According to the data, the official manufacturing Purchasing Managers’ Index (PMI) fell to 50 in May from 50.3 in April, a three-month low. The 50-point level in the PMI is considered the boundary between growth and decline.
According to the data, production increased during this period, but demand further weakened. The manufacturing PMI survey recorded a production sub-index of 51.2 and a new orders sub-index of 49.9.
New export orders fell to 48.6 from 50.3 in May due to the ongoing conflict in West Asia and global uncertainties.
These figures have further increased the concerns of the Chinese government. The government is already facing the challenge of increasing imbalance between supply and demand. China’s economy has long been highly dependent on exports, but exports are no longer supporting economic growth at the same pace as before.
On the other hand, many countries are also taking steps to stop the flood of cheap Chinese products, as this is negatively impacting their domestic industries, economic growth and employment.
According to a report by the South China Morning Post, key member states of the European Union (EU) are working towards imposing tougher measures to stop the flood of cheap products coming from countries that have “industrial over-capacity”, such as China.
A document signed by Spain, Italy, the Netherlands, France and Lithuania, days before a key debate on China in Brussels, said the EU should respond more aggressively against “systemic and structural industrial overcapacity”, the report said. These terms are often used in the context of China.

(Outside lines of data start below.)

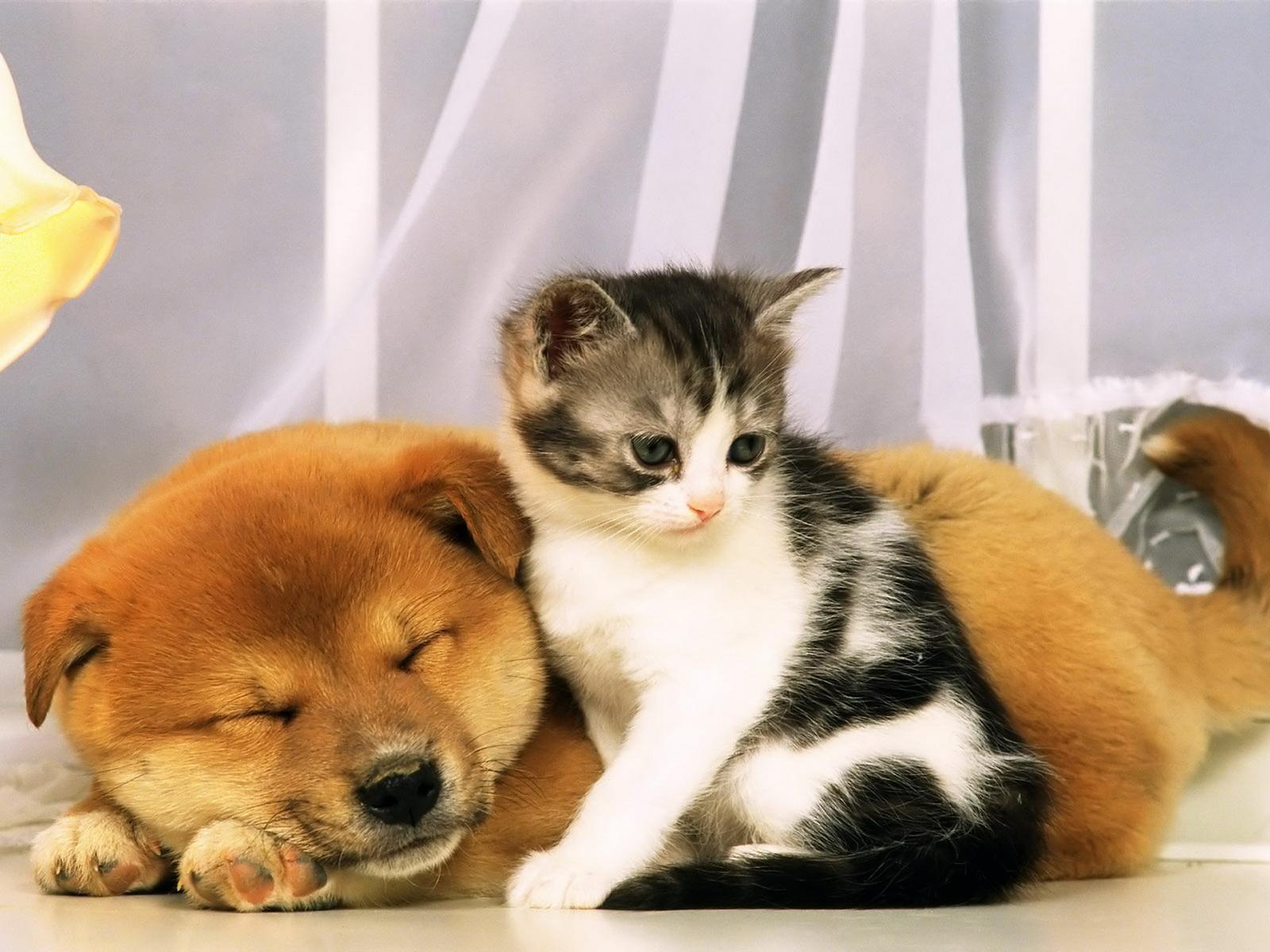 动物世界-猫狗亲亲(1600x1200)壁纸 - 桌面壁纸【壁纸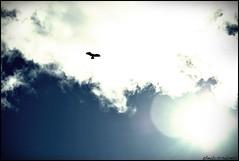 Surcando los cielos (gheckosombrero) Tags: light sky cloud sun luz sol contrast photo flickr foto image hawk picture cielo contraste sombrero fotografia nube imagen fotography aguila ghecko halcon gheckosombrero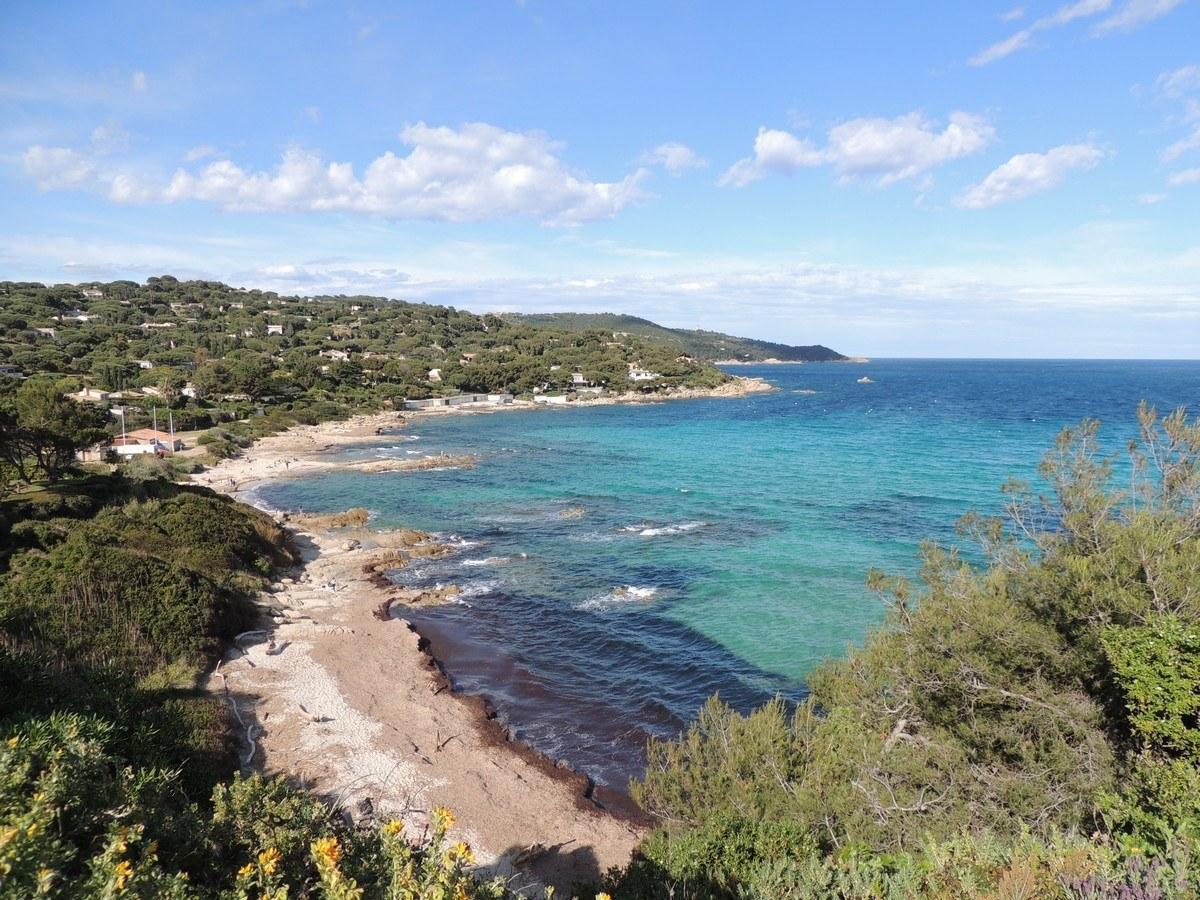 Mediterranean Coral Reef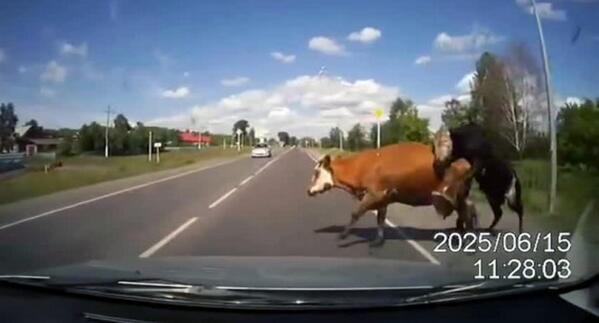 Un toro y una vaca copulan en medio de una carretera en Rusia y provocan un accidente [vídeo] http://t.co/dbLu0nE98X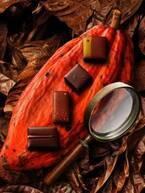 パティシエ エス コヤマの新作チョコレート - 苺&ふきのとうのガナッシュなど4種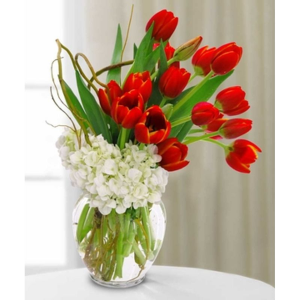 Elegant Tulips Arrangement in Croton On Hudson, NY | Cooke's Little Shoppe Of Flowers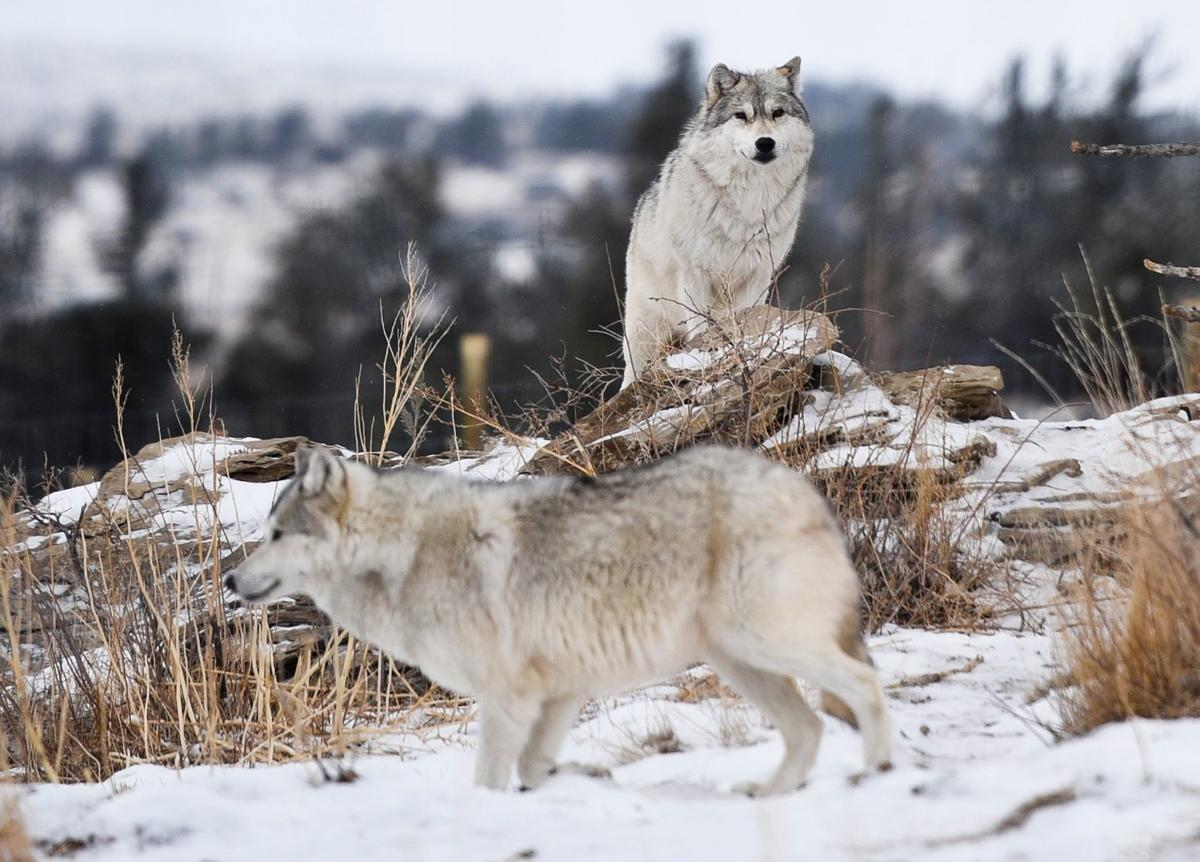 Captive wolves
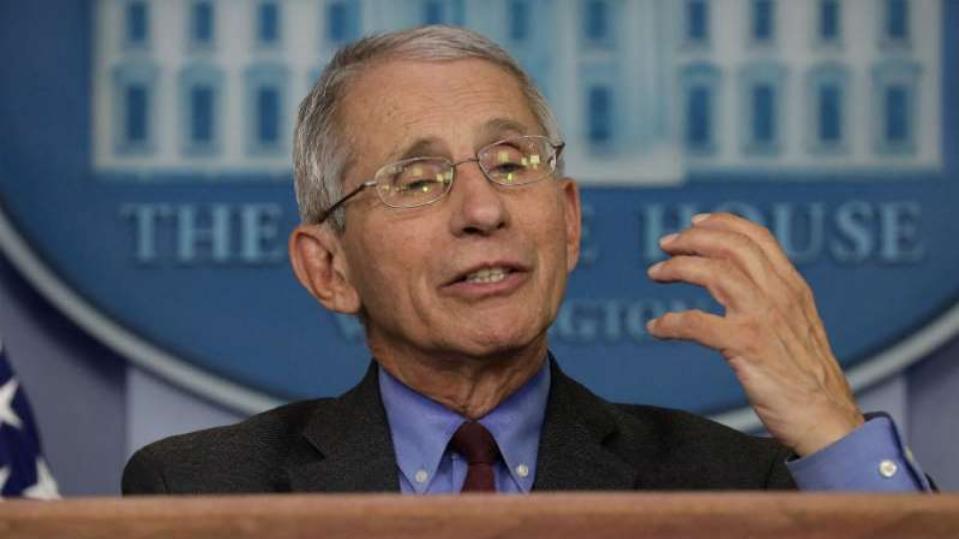 共和党议员:福西可能弊大于利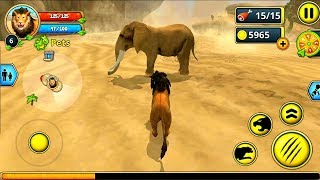 Lion Family Sim Online Android Gameplay #3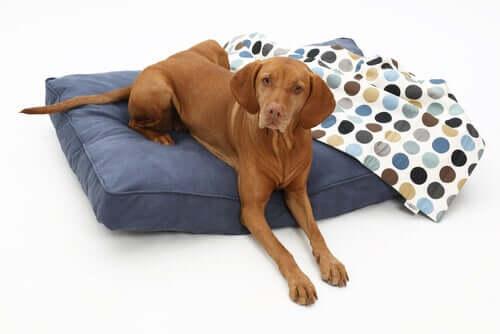 tipos diferentes de camas para cães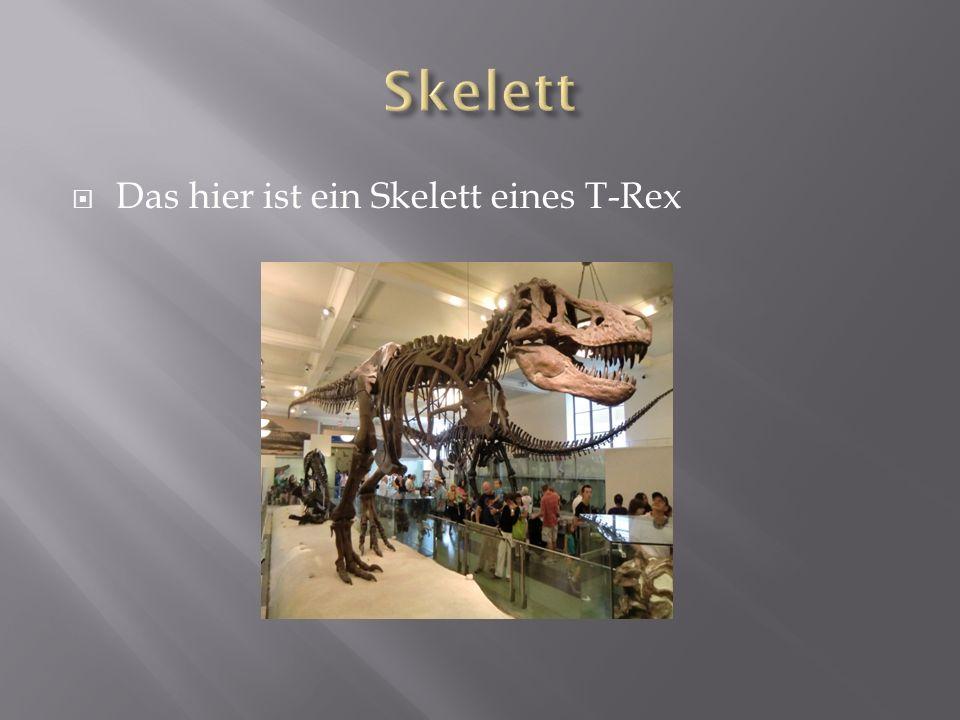 Skelett Das hier ist ein Skelett eines T-Rex Das hier ist das Skelett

The initiative comes at a time when the European Commission is set to hold a special discussion on China policy on Friday, aimed at formulating a new strategy amid concerns raised by governments and industries over rising competition from China.
The document, which has not yet been made public and was first reported by the Financial Times, calls for the EU to make more aggressive use of safeguards to address region-specific disruptions. It advocates adopting a broader approach than current product-based anti-dumping cases.
Under these safeguards, duties (tariffs) or import quotas can be imposed in cases where a sharp increase in imports is causing injury to local industry.
These measures have had limited use in the past. These were resorted to specifically to control the increase in imports of products like steel and ferroalloys from China. Ferroalloys are important products used in the steel industry.